• Course 5: Experience of the Unknown and Politics in Art
Course 5: Experience of Unknown and Politics in Art

Course 5: Experience of Unknown and Politics in Art
Course by Bernhard Rüdiger
July 23 – August 1, 2018


Course description
There seems to be an invisible and unspoken boundary that splits the contemporary art world in two separated blocks. One side of contemporary art is less engaged in political issues- in this part of the art world you can easily talk about “shape” or “form”, about creative freedom or inventive process- and the other side is where the political issue stay in foreground, where the process of demonstration, documentation and critical exercise plays a decisive role. “Experience of the unknown and politics and art” will seek to find a flaw in this unspoken boundary, and try to reconnect creative freedom, “l’art pour l’art”, with critical and political attitudes in contemporary art.

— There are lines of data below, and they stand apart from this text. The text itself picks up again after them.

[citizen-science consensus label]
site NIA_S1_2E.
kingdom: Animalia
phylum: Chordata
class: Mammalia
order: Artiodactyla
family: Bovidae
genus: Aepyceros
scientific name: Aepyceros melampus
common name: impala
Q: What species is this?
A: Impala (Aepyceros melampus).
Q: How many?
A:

The starting point will be a practical collective exercise of perception and action, with the project hopefully resulting in a new and unexpected production of personal attitudes. This practical collective workshop is based on reading some of the main figures of FLUXUS — like Beuys or Nam June Paik — and their interpretation of the creative and critical ideas of the main figures of the “Sturm und Drang”, movement of German poets and writers, Johann Wolfgang von Goethe and Friedrich Schiller. Simply put, the class is a practical, personal and collective working experience that seeks to reconnect demonstration processes and the experience of the unknown in art production.


Biography
Bernhard Rüdiger was born in Italy (Rome, 1964) and lives and works in Paris. He graduated from the Accademia di Belle Arti in Milan with Luciano Fabro, and teaches today in Lyon, after stints as a teacher in Tours and Valenciennes. He is editor of the magazine Tiracorrendo and was co-founder of the artists’ gallery Lo Spazio di Via Lazzaro Palazzi, a busy venue in the Milan art scene from 1989 to 1993. His works confront visitors with a physical experience involving object, body and space. At once sculptures, monumental models and architectural pieces, through their meticulous spatial and acoustic arrangement, his works seek to investigate history, particularly the history of places. One example is in the semi-private garden of the Antonin Perrin residence in Lyon, in which Rüdiger installed a scaled-down model of the two old low-rise buildings destroyed in 2004 during the zone’s renovation, which recall the history of the site and its industrial culture. Rüdiger’s works also propose direct physical experiences and the possibility that the work can react to the visitor’s presence or to natural elements. All of Rüdiger’s projects are systematically accompanied by studies and models in cardboard, wood, iron, etc., as well as drawings, but they are far more than mere stages in a creative process. They constitute part of the fully-fledged work, and are involved in specific presentations in an arrangement encompassing some 30 display stands. (Excerpts from Nadine Labedade, FRAC Centre Orléans).